- Text segment -
Is DRM finally going away for real?

Back in 2003, when I started working for AOL, there was a race to launch a digital music store for the Windows platform. The company to beat was Apple, who launched their Windows port of iTunes in October 2003. At that time, AOL was still claiming to have over 24 million subscribers. Clearly, if AOL could push out a digital music store offering as part of their service to that many customers before Apple, it might have made a difference.

But, wait … AOL launched its MusicNet offering as early as February 2003, you say? Beating Apple didn’t make much of a difference, after all, right?

I wasn’t directly involved in any of that work at AOL so I’m just speculating here, but I know a lot of effort went into rights management systems and DRM. I’m willing to bet a lot more effort went into getting all that stuff working than actual work on making the product–the music store–kick ass. I kept complaining that AOL should take advantage of its then-800-pound gorilla nature and spend its budget and manpower to invent and pioneer a business model that was DRM-less, rather than spend all that time trying to satisfy everyone’s wacky demands trying to implement DRM.

At the time, I kept hearing responses that all boiled down to: it’s not going to happen. I’ve learned that nothing happens unless someone makes it happen and AOL certainly could have been one to make it happen. This reminds me of a quote I love: “People aren’t resistant to change. Matter of fact, people will change just about anything in order to maintain the status quo.”

Fast-forward five years to 2008: Amazon, Walmart and even Apple (through iTunes Plus) are offering completely DRM-free music downloads. Somehow, things are changing from “not going to happen” to “it’s happening” to “it’s happened.” What makes me sad is that instead of rendering itself irrelevant, AOL could have pioneered this.

- Study questions -
A. In the post on DRM, when did Apple launch its Windows port of iTunes?
B. Extend the post on DRM past its final sentence.
The material that follows comes from a separate source and is unrelated to the post on DRM.

- Listed entries -

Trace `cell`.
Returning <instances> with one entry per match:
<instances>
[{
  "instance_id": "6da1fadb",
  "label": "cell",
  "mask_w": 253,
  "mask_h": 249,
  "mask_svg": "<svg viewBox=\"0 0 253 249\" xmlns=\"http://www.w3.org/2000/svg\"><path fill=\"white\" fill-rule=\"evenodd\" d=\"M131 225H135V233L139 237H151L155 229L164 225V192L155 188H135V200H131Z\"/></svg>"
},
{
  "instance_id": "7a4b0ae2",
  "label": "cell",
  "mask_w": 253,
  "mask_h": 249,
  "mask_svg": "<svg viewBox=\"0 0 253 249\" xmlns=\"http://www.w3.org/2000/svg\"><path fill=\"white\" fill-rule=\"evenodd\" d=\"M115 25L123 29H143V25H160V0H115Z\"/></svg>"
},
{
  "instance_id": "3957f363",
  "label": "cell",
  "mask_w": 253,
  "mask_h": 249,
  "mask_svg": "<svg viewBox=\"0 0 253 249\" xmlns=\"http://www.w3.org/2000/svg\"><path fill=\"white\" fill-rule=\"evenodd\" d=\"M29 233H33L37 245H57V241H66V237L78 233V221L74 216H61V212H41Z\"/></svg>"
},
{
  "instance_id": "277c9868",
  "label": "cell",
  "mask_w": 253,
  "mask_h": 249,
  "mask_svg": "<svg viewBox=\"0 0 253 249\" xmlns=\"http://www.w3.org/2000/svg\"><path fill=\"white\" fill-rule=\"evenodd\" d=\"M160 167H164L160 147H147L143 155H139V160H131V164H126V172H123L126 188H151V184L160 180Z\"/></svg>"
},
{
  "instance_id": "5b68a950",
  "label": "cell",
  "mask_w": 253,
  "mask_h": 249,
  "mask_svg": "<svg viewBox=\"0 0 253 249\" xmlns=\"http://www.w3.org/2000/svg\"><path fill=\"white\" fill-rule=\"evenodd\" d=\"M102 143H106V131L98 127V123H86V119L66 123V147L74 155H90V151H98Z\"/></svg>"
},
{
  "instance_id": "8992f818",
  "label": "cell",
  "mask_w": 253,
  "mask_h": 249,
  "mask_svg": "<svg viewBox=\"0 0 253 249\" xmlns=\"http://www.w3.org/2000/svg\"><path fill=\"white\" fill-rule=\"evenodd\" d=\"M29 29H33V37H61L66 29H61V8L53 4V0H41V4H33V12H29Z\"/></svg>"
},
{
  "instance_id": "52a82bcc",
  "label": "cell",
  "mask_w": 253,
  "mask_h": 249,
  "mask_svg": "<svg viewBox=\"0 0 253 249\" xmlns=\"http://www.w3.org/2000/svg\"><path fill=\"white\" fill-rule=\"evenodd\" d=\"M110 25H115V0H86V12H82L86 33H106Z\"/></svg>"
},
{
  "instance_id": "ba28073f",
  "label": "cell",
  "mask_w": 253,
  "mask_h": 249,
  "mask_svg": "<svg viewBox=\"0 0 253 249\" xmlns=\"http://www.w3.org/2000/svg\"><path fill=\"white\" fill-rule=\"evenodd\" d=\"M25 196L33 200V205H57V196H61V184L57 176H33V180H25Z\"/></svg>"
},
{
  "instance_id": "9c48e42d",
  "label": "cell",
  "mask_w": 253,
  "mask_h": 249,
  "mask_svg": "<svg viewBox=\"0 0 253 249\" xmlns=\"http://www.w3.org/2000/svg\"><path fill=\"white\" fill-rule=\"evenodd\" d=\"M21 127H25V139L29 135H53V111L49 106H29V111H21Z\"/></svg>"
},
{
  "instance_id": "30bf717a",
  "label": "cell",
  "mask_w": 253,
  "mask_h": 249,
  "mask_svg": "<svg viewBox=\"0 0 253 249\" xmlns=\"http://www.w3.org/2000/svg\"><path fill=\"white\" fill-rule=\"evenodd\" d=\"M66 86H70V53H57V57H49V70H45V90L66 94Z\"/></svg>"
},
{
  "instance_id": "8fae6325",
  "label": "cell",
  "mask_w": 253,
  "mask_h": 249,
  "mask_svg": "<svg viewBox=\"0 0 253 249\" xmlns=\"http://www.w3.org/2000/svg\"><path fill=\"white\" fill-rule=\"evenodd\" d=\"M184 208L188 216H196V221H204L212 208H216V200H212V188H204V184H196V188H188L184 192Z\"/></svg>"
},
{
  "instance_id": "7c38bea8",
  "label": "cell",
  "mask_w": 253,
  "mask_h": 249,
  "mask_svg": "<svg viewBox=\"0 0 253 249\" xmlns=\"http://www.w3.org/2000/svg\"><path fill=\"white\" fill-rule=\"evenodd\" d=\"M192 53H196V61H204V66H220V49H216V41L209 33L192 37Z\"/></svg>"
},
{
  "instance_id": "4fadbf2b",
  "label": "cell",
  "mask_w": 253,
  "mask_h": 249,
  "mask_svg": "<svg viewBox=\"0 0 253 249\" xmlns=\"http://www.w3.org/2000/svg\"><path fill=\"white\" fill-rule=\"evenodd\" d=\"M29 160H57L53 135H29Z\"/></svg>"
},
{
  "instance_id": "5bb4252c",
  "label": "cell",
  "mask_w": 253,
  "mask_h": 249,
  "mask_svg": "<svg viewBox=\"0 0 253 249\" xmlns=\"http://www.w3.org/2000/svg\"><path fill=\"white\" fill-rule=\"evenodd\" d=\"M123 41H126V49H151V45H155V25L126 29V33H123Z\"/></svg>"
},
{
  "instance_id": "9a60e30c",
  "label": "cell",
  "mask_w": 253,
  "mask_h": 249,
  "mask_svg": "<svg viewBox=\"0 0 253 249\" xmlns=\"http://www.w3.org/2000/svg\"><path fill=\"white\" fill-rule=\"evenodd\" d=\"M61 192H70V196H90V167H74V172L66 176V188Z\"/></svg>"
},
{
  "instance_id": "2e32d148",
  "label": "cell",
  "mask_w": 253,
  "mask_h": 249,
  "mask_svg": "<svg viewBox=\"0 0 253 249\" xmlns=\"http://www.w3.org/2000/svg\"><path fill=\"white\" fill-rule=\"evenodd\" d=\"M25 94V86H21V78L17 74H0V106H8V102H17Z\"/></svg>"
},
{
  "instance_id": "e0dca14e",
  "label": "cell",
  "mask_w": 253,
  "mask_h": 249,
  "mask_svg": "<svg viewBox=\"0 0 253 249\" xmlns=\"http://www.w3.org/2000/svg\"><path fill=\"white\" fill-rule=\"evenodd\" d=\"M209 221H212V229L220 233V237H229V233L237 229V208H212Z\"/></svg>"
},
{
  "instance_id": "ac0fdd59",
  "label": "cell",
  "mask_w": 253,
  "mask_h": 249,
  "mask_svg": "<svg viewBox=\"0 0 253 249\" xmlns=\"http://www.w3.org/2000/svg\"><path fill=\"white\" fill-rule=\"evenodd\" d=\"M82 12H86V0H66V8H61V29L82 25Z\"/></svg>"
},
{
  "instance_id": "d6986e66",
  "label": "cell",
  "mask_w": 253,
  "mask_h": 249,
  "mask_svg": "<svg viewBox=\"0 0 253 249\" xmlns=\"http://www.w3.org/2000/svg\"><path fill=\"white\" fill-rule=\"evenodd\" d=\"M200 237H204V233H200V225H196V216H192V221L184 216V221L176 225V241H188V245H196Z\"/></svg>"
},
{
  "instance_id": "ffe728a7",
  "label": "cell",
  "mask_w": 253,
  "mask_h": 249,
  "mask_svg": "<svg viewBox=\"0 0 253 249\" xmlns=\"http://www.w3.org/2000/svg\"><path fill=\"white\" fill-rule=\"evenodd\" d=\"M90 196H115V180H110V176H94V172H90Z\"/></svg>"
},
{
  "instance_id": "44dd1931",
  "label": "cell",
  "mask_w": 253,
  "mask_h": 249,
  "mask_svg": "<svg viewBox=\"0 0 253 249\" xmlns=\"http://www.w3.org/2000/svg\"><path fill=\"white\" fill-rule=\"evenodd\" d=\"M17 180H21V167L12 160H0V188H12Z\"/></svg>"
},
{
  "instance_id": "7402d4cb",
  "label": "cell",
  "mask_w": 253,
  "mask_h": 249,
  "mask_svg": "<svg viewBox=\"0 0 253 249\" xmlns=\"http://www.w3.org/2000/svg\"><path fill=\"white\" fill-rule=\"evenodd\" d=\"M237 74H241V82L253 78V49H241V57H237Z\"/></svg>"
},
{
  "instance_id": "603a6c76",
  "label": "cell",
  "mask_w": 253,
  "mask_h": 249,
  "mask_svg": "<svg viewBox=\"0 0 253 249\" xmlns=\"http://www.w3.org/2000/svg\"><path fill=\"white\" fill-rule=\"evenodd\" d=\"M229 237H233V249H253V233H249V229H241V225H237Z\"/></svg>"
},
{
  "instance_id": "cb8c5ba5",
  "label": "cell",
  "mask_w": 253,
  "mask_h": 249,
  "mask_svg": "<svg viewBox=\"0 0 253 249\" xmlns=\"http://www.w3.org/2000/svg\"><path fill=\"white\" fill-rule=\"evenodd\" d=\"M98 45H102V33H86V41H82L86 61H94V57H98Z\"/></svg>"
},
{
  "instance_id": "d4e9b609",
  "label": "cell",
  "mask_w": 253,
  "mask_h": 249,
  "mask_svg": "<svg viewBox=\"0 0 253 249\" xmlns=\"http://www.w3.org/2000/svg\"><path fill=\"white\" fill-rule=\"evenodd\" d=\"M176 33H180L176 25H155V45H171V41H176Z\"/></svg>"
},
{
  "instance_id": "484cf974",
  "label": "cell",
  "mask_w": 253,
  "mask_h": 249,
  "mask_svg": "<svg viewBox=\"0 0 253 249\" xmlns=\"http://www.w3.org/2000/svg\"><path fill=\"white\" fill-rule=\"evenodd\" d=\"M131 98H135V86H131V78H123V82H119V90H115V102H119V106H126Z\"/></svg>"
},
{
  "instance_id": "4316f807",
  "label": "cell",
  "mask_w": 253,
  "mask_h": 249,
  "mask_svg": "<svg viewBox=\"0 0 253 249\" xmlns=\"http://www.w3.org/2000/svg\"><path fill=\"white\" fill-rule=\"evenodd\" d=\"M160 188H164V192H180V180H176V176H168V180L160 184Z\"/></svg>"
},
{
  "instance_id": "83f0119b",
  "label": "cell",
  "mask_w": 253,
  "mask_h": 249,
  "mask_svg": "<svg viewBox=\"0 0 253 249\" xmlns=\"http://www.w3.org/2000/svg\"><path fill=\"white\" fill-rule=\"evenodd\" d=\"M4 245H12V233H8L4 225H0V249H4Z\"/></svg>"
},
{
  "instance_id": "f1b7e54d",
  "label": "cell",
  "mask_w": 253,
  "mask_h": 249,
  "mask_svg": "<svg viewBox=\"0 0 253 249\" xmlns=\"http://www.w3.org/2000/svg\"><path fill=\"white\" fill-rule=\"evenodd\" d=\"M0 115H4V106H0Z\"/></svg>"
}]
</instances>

- Answers by item -
A. October 2003

B.
Regardless, I’m happy that we can finally start saying goodbye to DRM for real. Now, companies can start focusing on really innovating where it counts–identifying, funding, producing and distributing quality digital content–instead of on meaningless technology like DRM.

Tags: , , , ,


  1. I totally agree. At the time, I was in the premium service support queue, handling customer concerns revolving around MusicNet. Even when we had our MusicNet account’s comped into an overhead status, I couldn’t help but strongly dislike the experience.

    I eventually found a method to convert my DRMed (RealPlayer encoded/enforced) music into MP3s; but it was a sincere frustration which I would only expect to do if it was completely free. No, it wasn’t, it went for between $10 and $15 monthly.

    Many customers frequently called in and rhetorically ask, “Wait. So I can’t just move this music to my iPod?” We, like competitors, said “No, we don’t do that; you can burn it to a CD however.”

    Oh, and the business model was insane. Charge a subscription and then charge PER SONG burned. Ridiculous. I have no problem monetizing music, just do it in a fair and reasonable way.

    I’m quite thankful AOL failed miserably in the music business. AOL could have done many things, but as you know, there is not an ounce of execution or advocacy for users left. All the best and have brightest have been squeezed out of the sponge.


  2. Joe: Thanks for providing historical detail from your point of view. I’m guessing the experience from all aspects were pretty similar.